MySQL Connector/Python Developer Guide  /  Guidelines for Python Developers

Chapter 2 Guidelines for Python Developers

The following guidelines cover aspects of developing MySQL applications that might not be immediately obvious to developers coming from a Python background:

  • For security, do not hardcode the values needed to connect and log into the database in your main script. Python has the convention of a config.py module, where you can keep such values separate from the rest of your code.

  • Python scripts often build up and tear down large data structures in memory, up to the limits of available RAM. Because MySQL often deals with data sets that are many times larger than available memory, techniques that optimize storage space and disk I/O are especially important. For example, in MySQL tables, you typically use numeric IDs rather than string-based dictionary keys, so that the key values are compact and have a predictable length. This is especially important for columns that make up the primary key for an InnoDB table, because those column values are duplicated within each secondary index.

  • Any application that accepts input must expect to handle bad data.

    The bad data might be accidental, such as out-of-range values or misformatted strings. The application can use server-side checks such as unique constraints and NOT NULL constraints, to keep the bad data from ever reaching the database. On the client side, use techniques such as exception handlers to report any problems and take corrective action.

    The bad data might also be deliberate, representing an SQL injection attack. For example, input values might contain quotation marks, semicolons, % and _ wildcard characters and other characters significant in SQL statements. Validate input values to make sure they have only the expected characters. Escape any special characters that could change the intended behavior when substituted into an SQL statement. Never concatenate a user input value into an SQL statement without doing validation and escaping first. Even when accepting input generated by some other program, expect that the other program could also have been compromised and be sending you incorrect or malicious data.

  • Because the result sets from SQL queries can be very large, use the appropriate method to retrieve items from the result set as you loop through them. fetchone() retrieves a single item, when you know the result set contains a single row. fetchall() retrieves all the items, when you know the result set contains a limited number of rows that can fit comfortably into memory. fetchmany() is the general-purpose method when you cannot predict the size of the result set: you keep calling it and looping through the returned items, until there are no more results to process.

  • Since Python already has convenient modules such as pickle and cPickle to read and write data structures on disk, data that you choose to store in MySQL instead is likely to have special characteristics:

    • Too large to all fit in memory at one time. You use SELECT statements to query only the precise items you need, and aggregate functions to perform calculations across multiple items. You configure the innodb_buffer_pool_size option within the MySQL server to dedicate a certain amount of RAM for caching table and index data.

    • Too complex to be represented by a single data structure. You divide the data between different SQL tables.
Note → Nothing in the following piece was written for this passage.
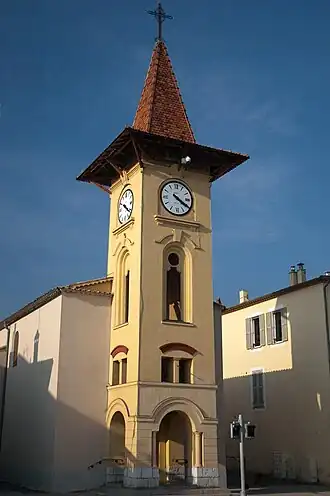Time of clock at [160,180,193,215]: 4:20
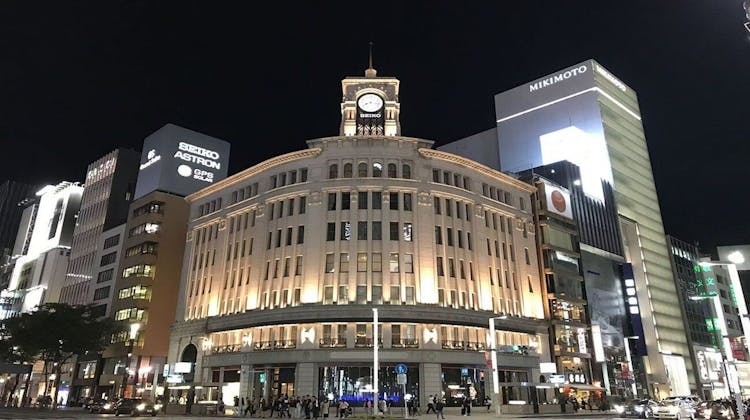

You can recombine data from multiple tables by using a join query. You make sure that related data is kept in sync between different tables by setting up foreign key relationships.

    • Updated frequently, perhaps by multiple users simultaneously. The updates might only affect a small portion of the data, making it wasteful to write the whole structure each time. You use the SQL INSERT, UPDATE, and DELETE statements to update different items concurrently, writing only the changed values to disk. You use InnoDB tables and transactions to keep write operations from conflicting with each other, and to return consistent query results even as the underlying data is being updated.

  • Using MySQL best practices for performance can help your application to scale without requiring major rewrites and architectural changes. See Optimization for best practices for MySQL performance. It offers guidelines and tips for SQL tuning, database design, and server configuration.

  • You can avoid reinventing the wheel by learning the MySQL SQL statements for common operations: operators to use in queries, techniques for bulk loading data, and so on. Some statements and clauses are extensions to the basic ones defined by the SQL standard. See Data Manipulation Statements, Data Definition Statements, and SELECT Statement for the main classes of statements.

  • Issuing SQL statements from Python typically involves declaring very long, possibly multi-line string literals. Because string literals within the SQL statements could be enclosed by single quotation, double quotation marks, or contain either of those characters, for simplicity you can use Python's triple-quoting mechanism to enclose the entire statement. For example:

    '''It doesn't matter if this string contains 'single'
    or "double" quotes, as long as there aren't 3 in a
    row.'''

    You can use either of the ' or " characters for triple-quoting multi-line string literals.

  • Many of the secrets to a fast, scalable MySQL application involve using the right syntax at the very start of your setup procedure, in the CREATE TABLE statements. For example, Oracle recommends the ENGINE=INNODB clause for most tables, and makes InnoDB the default storage engine in MySQL 5.5 and up. Using InnoDB tables enables transactional behavior that helps scalability of read-write workloads and offers automatic crash recovery. Another recommendation is to declare a numeric primary key for each table, which offers the fastest way to look up values and can act as a pointer to associated values in other tables (a foreign key). Also within the CREATE TABLE statement, using the most compact column data types that meet your application requirements helps performance and scalability because that enables the database server to move less data back and forth between memory and disk.